A brand new device to assist physicians and nurses in communicating while wearing Personal Protective Equipment (PPE) was developed and successfully trialled by Leicester academics in collaboration with Formula 1 racing engineers in the Alpine F1 Team. PPE provides head-to-toe protection and serves as a personal barrier against a variety of safety and health hazards.
PPE used by medical teams treating patients using COVID-19 and other infectious diseases has meant that physicians and nurses often have to yell to be discovered, which isn’t just exhausting but might cause miscommunication that could potentially hurt patients.

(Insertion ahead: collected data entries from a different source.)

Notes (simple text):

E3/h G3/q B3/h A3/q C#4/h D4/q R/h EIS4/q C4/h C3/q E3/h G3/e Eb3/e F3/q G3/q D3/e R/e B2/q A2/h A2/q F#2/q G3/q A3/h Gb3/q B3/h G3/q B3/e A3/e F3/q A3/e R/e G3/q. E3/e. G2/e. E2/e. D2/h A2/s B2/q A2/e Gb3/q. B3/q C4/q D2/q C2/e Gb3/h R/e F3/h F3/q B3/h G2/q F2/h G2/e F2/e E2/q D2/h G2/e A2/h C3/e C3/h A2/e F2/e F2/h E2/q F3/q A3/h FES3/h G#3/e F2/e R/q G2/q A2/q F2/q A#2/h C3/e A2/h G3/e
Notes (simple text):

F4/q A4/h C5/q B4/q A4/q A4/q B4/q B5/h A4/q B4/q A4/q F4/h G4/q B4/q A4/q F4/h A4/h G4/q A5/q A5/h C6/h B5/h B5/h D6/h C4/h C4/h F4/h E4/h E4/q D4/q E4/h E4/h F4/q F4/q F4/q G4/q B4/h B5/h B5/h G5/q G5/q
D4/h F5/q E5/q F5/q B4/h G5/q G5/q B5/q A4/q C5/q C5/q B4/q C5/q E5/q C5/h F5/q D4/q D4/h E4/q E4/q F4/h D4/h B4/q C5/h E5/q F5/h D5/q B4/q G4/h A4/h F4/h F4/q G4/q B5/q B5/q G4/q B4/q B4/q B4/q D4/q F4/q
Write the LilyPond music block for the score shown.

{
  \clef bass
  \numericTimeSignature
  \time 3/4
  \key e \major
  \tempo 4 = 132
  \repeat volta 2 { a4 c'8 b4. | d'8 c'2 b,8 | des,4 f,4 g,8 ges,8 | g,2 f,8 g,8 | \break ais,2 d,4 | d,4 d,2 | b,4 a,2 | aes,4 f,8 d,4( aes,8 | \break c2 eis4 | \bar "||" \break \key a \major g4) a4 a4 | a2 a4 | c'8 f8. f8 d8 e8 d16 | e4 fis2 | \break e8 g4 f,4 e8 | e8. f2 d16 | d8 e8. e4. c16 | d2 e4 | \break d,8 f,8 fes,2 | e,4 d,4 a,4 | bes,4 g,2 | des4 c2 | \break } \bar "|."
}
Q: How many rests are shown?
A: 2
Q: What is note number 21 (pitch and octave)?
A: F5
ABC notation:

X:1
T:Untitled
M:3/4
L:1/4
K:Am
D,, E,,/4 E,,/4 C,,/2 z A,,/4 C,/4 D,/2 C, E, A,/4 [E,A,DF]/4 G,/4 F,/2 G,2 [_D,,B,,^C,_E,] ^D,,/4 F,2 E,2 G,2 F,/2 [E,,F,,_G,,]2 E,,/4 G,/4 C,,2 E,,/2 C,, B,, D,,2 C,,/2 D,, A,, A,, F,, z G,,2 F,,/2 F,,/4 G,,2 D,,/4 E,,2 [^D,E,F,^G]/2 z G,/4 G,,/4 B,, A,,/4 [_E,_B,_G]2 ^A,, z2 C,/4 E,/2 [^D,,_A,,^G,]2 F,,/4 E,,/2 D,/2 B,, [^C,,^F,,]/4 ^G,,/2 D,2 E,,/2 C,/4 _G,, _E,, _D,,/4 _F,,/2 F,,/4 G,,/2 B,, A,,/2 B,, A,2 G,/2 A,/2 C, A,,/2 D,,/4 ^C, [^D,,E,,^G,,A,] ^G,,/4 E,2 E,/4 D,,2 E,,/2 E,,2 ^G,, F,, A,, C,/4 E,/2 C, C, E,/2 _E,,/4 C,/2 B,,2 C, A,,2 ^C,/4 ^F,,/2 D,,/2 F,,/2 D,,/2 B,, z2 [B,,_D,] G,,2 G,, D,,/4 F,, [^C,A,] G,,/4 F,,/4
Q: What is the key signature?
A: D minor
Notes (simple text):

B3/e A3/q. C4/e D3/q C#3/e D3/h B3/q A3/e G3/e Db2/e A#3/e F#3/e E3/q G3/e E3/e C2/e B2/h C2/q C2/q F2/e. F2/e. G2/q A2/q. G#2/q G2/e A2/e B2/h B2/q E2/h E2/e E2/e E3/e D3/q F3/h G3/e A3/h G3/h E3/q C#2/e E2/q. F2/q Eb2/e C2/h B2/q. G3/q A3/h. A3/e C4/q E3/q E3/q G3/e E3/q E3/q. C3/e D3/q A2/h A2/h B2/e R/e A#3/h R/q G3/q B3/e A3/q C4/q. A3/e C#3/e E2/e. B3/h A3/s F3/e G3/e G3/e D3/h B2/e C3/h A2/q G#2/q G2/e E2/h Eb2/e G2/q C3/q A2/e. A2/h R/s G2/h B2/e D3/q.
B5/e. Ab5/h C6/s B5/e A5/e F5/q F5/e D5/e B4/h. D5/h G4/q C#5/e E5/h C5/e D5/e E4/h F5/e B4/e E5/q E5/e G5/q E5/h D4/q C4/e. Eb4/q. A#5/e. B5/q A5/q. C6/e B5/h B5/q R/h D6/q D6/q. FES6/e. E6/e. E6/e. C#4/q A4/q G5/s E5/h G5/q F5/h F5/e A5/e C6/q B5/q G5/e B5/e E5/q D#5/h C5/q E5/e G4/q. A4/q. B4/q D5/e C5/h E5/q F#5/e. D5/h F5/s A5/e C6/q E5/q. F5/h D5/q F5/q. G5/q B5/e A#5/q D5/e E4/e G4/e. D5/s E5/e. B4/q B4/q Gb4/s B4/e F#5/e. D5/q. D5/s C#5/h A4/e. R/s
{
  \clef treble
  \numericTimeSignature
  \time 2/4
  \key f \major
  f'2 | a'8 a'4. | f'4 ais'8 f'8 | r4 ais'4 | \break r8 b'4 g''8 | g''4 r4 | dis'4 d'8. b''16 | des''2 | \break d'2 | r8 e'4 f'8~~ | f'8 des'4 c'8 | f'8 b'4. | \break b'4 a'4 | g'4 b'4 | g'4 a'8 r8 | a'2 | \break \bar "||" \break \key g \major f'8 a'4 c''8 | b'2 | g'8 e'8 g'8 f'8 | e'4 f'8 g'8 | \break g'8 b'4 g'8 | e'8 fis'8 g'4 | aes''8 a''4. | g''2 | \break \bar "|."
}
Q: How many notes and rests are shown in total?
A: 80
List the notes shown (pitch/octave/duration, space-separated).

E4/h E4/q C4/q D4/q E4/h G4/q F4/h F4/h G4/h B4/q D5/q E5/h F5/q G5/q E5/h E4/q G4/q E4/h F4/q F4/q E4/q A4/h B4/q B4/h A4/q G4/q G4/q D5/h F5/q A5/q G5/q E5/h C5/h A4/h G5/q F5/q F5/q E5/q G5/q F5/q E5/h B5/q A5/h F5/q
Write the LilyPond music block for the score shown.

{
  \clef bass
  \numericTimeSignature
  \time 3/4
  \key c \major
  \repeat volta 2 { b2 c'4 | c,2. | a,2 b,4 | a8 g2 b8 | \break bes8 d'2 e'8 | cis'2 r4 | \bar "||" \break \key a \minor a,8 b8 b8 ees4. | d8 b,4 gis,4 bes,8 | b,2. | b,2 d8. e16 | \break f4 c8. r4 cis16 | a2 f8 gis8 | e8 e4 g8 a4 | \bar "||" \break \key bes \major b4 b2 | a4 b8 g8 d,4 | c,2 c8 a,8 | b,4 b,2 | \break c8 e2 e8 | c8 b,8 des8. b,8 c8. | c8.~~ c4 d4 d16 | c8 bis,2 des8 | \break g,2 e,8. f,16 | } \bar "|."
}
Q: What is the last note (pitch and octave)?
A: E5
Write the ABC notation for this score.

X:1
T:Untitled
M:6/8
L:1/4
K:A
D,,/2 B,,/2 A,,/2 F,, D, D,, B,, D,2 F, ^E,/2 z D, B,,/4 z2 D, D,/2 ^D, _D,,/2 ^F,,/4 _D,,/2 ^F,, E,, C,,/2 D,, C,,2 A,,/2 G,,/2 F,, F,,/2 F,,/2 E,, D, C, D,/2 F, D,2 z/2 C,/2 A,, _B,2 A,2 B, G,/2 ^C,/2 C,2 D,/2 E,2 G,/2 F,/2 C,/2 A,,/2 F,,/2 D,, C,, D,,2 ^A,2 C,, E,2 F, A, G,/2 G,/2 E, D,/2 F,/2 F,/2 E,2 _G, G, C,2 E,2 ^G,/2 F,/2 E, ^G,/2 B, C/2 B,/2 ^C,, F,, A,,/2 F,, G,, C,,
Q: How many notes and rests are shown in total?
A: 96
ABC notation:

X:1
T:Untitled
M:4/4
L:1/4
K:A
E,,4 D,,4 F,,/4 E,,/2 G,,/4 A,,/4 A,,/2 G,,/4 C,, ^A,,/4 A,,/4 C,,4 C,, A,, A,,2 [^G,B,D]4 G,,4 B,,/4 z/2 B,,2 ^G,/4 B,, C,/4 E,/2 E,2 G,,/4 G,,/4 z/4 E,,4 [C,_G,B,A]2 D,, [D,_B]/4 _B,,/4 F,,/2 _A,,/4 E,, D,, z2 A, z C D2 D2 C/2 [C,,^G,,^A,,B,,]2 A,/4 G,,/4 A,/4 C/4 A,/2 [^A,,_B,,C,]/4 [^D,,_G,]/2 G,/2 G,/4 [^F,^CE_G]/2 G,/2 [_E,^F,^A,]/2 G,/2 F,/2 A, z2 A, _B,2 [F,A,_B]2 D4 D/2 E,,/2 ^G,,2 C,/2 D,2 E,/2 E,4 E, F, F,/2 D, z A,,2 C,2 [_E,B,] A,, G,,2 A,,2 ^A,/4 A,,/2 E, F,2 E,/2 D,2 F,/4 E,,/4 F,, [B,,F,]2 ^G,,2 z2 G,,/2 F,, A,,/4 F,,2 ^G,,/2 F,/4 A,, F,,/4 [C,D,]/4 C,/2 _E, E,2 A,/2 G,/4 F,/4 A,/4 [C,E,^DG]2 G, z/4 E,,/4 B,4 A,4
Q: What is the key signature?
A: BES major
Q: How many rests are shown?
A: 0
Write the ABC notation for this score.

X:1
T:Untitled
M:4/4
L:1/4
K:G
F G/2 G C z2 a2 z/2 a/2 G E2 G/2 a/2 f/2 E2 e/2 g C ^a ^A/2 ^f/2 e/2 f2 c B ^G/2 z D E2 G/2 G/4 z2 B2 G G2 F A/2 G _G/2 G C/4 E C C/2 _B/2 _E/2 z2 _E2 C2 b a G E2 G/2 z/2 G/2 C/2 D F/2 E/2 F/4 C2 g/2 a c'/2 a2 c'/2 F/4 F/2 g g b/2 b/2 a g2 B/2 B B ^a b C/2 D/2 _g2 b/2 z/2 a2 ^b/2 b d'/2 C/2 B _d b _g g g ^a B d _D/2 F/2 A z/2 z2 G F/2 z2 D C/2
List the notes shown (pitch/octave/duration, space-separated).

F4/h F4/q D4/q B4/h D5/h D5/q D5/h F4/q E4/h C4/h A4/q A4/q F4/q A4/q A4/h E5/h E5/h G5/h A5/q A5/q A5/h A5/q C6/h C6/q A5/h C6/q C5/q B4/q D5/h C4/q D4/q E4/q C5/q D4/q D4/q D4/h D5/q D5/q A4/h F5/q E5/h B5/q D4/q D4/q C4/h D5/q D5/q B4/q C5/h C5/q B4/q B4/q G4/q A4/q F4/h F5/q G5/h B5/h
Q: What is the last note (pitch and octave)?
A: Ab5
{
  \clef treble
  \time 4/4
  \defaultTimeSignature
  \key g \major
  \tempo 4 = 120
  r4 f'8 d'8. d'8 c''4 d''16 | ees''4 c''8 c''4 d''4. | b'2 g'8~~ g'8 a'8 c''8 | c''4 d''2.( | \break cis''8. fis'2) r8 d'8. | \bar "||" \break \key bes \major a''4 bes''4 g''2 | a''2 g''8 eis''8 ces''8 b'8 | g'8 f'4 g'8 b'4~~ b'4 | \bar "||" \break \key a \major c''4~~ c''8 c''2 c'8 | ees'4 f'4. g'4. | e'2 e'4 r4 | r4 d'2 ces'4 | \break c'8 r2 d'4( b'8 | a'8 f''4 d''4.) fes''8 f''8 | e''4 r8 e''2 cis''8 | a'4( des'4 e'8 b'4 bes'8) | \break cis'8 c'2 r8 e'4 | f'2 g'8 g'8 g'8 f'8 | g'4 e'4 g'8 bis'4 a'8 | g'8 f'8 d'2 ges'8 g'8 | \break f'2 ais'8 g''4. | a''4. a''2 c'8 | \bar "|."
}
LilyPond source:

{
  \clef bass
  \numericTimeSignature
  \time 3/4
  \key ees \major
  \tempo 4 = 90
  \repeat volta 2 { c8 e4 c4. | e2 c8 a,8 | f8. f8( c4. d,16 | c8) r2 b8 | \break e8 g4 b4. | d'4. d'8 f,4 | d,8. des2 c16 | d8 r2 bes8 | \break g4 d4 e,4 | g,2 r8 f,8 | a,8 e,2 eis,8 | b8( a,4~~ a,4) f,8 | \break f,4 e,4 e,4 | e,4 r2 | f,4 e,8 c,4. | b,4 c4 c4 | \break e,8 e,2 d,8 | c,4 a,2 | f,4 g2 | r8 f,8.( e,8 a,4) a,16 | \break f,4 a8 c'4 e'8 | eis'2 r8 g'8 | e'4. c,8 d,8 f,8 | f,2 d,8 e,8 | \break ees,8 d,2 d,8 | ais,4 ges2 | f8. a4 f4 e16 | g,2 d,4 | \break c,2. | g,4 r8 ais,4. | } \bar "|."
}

Timothy J Coats, a Professor of Emergency Medicine and Associate Dean for Clinical Data Science at the University of Leicester, and consultant in emergency medicine at Leicester’s Hospitals, has created MedicCom (Medical Communication Device) not-for-profit group Project Pitlane.
The prototype MedicCom design, supported by KTN and funded by UK Research and Innovation (UKRI) and Innovate UK, utilizes a throat mic to pick up and enhance noise, empowering patients to hear better the health staff caring for them.
The identical function also permits physicians and nurses to listen to each other much more obviously. At the same time, a Bluetooth link links to a cell phone, allowing the physician or nurse to maintain an apparent phone conversation with the individual’s relatives.
Professor Coats said, even if somebody is standing next to you if you are head-to-toe in PPE, you need to be yelling to have the ability to hear one another. Not only is that exhausting, but we all know that this may cause miscommunication that could potentially hurt patients.
Excellent communication has a profoundly positive impact on patient care, and that’s the reason why we began work on a remedy. Working together with the F1 engineers was brilliant. We have managed to use their experience in advanced electrical technology and their centres for quick prototyping to create six months a system that would usually take years.
The model devices have been favourably assessed by clinicians from Leicester’s Hospitals, from the Medical Devices Technology Assessment Centre at Birmingham, along with the group supporting the layout, are now seeking additional funds to roll out the devices across the NHS.
The device progressed in layout to a fully functional prototype within an unprecedented six months, thanks to methodologies usually employed from the F1 market. The team managed to significantly lower the size of this device because of a more compact battery and lightweight circuit board parts, and a smaller speaker and sealing mechanism.
Nine prototypes were then generated using rapid prototype machines in Alpine F1 Team’s UK headquarters in Enstone, Oxfordshire.
Project Pitlane, which joins on-track competitors and personnel from around F1 and motorsport, was made in March 2020 to reply to the UK government’s call to arms’ to collaborate and create essential supplies in the struggle against COVID-19. It depends on experience and goodwill across the business to help numerous companies with technology challenges and provide quality products or services to your larger good.
Alpine F1 Team Strategic Advisor Bob Bell, former Alpine Head of Electronics, Jason Rees, and Andy Damerum in Red Bull Advanced Technologies worked closely with Professor Coats to comprehend the medical profession’s requirements. Bob Bell, Alpine F1 Team Strategic Advisor, given his experience to the machine through Job Pitlane. He explained that Project Pitlane had continued the job. Throughout the ventilator challenge, it began helping the University of Leicester create a book on the medical communications device to help NHS clinicians wearing PPE.
It’s been a joy to work with both the University and Innovate UK, and we expect that it will cause additional successful collaborations. In addition to this MedicCom prototype, F1 engineers also have worked on the BlueSky fast response ventilator.
Project Pitlane additionally holds the experience to take on challenges on program direction, evaluation of material science, performance optimization, information evaluation, design and applications technology, and prototype production.